**Task input**

⟨

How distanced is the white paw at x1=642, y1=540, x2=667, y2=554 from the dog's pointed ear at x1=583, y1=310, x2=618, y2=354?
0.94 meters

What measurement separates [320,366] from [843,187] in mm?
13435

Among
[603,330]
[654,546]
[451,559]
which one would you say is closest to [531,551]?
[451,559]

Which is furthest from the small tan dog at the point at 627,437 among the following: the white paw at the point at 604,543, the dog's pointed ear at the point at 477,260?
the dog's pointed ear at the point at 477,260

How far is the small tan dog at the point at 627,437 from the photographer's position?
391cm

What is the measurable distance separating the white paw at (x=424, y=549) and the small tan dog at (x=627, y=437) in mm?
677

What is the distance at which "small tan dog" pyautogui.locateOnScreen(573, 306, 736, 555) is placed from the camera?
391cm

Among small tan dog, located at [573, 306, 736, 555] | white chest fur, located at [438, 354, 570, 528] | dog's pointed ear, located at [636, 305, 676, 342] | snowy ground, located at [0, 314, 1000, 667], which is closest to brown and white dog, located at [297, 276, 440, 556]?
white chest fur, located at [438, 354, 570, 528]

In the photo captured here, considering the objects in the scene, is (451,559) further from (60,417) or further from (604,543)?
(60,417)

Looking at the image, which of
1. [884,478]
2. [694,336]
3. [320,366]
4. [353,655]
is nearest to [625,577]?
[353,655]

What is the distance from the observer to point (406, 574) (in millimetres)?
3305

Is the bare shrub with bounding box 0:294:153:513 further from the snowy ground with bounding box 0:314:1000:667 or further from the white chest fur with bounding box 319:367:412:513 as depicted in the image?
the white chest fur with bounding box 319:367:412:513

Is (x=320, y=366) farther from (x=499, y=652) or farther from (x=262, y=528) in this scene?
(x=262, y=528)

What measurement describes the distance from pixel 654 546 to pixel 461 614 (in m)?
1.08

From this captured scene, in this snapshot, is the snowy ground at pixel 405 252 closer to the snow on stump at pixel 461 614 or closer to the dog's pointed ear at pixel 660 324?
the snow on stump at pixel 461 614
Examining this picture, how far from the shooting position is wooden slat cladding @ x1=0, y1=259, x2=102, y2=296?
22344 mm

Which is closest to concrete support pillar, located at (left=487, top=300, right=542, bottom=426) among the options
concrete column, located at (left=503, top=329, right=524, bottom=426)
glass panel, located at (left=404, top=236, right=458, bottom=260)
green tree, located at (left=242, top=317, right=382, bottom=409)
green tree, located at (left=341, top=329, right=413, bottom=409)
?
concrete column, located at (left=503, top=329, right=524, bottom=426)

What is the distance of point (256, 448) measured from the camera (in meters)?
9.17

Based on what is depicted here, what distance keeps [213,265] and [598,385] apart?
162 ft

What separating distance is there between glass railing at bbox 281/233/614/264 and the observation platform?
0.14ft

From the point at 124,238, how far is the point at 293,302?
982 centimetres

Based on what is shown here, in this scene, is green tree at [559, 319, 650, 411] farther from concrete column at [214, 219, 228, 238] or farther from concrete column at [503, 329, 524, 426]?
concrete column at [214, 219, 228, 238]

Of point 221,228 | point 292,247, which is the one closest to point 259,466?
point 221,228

⟩

Arrange the lines from the one containing "What separating distance" through the one containing "982 centimetres", both included, as a Markdown table with the columns Number and Line. Number each line in order and leave out blank lines.

| Number | Line |
|---|---|
| 1 | What separating distance is there between glass railing at bbox 281/233/614/264 and the observation platform? |
| 2 | 0.14ft |
| 3 | From the point at 124,238, how far is the point at 293,302? |
| 4 | 982 centimetres |